Dissolving iodine in fuming sulphuric acid
This is a very simple experiment, just to show some of the remarkable properties of a solution of iodine in oleum (sulphuric acid with free SO3 dissolved in it).
Fuming sulphuric acid, also known as oleum, is extremely corrosive. Oleum
also reacts with explosive violence, when it comes in contact with water. This
compound must be handled with really great care! Use thick-walled gloves and
good protection of the eyes. Contact of the skin with oleum results in instant
charring.
Required
chemicals:
-
fuming sulphuric acid (20% free SO3)
-
iodine
-
sodium sulfite (needed for cleanup before disposal)
Required
equipment:
- test tube
- erlenmeyer
Safety:
- See above for the warnings about the extreme corrosiveness of oleum. Fumes from oleum also are very corrosive and inhalation of these should be avoided.
- Iodine is fairly toxic and vapor of iodine should not be inhaled.
Disposal:
- The iodine in the brown liquid obtained at the end of the experiment can be neutralized with some sodium sulfite. Slowly add sodium sulfite while stirring, until the solution has become pale yellow. The liquid then can go down the drain with a lot of water.
Doing the experiment
This experiment is very simple. It just involved dissolving a small amount of iodine in a ml of oleum. Put a few, somewhat crushed crystals of iodine in a perfectly dry test tube and then pour in some oleum. When the oleum is handled use thick impervious gloves and be 100% sure that this liquid cannot reach the skin!
When the oleum is added, then the colorless liquid soon turns olive green and some of the iodine dissolves.
The iodine dissolves with a brown color, but the brown color quickly turns green in the oleum. The brown color is nicely demonstrated in the picture below, where some iodine is sticking on the glass wall of the test tube. The solution also becomes very dark, almost black. The color of the solution however can be observed well where it sticks to the glass walls of the test tube.
Slowly, the color of the liquid changes from olive green to blue/green. The two small pictures show how the color develops over a few minutes.
Iodine, sticking to the glass in higher parts of the test tube also liquefies and dissolves and it produces beautiful traces of blue/green viscous liquid on the glass walls of the test tube.
When this green/blue liquid is poured in an erlenmeyer,
filled with cold water, then the green/blue compound immediately is destroyed
and free iodine is formed, which appears as brown particles and partially
dissolves as a brown solution.
This pouring of the
liquid in water must be done with really great care. The reaction between the
oleum and water is explosively violent and a scary crackling noise and a lot of
splashes are produced when the liquid comes in contact with water.
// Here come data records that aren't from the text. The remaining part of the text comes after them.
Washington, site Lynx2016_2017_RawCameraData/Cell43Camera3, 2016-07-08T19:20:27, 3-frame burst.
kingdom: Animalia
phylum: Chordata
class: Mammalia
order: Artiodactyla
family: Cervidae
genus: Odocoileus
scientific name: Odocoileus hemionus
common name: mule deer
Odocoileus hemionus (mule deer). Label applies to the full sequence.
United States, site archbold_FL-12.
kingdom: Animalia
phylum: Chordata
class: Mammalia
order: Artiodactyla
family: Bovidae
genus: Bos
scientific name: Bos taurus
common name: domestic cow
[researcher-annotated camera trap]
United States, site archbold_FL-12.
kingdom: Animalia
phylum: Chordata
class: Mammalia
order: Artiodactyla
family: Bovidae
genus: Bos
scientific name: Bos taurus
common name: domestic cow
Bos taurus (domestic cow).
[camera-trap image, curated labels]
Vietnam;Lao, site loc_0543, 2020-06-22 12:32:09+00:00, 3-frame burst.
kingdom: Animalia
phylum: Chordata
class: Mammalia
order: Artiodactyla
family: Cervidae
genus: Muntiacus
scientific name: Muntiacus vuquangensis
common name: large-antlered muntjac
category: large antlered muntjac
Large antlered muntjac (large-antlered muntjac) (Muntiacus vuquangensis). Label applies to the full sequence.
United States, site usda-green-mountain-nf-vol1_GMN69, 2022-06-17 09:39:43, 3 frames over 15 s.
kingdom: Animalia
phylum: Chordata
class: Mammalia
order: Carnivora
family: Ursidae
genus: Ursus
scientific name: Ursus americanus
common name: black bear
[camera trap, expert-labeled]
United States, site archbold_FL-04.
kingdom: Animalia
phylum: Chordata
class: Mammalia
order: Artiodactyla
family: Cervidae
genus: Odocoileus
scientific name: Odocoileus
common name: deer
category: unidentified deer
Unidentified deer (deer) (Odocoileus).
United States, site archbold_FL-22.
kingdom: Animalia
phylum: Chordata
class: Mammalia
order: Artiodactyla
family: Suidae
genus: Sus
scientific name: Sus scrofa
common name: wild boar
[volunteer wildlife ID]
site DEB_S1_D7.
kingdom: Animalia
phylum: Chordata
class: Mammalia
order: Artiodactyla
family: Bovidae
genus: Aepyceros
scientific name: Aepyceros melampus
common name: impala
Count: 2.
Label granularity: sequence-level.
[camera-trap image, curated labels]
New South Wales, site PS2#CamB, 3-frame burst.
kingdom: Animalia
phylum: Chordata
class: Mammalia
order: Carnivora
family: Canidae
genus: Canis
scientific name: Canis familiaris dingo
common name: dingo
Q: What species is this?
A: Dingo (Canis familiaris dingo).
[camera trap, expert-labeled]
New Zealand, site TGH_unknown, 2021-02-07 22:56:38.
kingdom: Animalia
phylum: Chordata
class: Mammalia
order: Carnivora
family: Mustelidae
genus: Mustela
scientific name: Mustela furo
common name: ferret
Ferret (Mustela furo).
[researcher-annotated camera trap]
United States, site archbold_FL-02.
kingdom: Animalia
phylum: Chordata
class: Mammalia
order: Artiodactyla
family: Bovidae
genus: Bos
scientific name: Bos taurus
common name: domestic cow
After the oleum with the dissolved iodine is poured in water, the result is as follows:
Some solid iodine sticks to the glass. A faint purple color of iodine vapor can be observed and there is the white fog, due to fuming of the oleum.
Discussion of results
It is not well-known, but iodine can form cationic species, which are extremely moisture sensitive, but in oleum these cationic species can exist. With plain oleum and no other oxidizers added, the following reaction occurs:
2I2 + 2SO3 + H2SO4 → 2I2+ + 2HSO4– + SO2
When the liquid is poured in water, then there is an immediate and very violent reaction of the SO3 with water (crackling noise and splashing) in which sulphuric acid is formed. The iodine cation immediately reacts with water, leading to formation of iodine, oxygen and acid:
4I2+ + 2H2O → 4I2 + 4H+ + O2
The liquid at once turns brown due to dissolved iodine.
Remark: More cationic halogen species exist:
- Br2+ : cherry red
- Br3+ : brown
- Br5+ : dark brown
- I3+ : very dark brown, almost black
- I42+ : red (dimer of I2+, formed at very low temperature)
- I5+ : very dark green, almost black
- I7+ (uncertain, not 100% established) : black
These other cationic species cannot be achieved with oleum alone. The information about the cationic halogen species is from Chemistry of the Elements, second edition by Greenwood and Earnshaw, pages 842 and 843.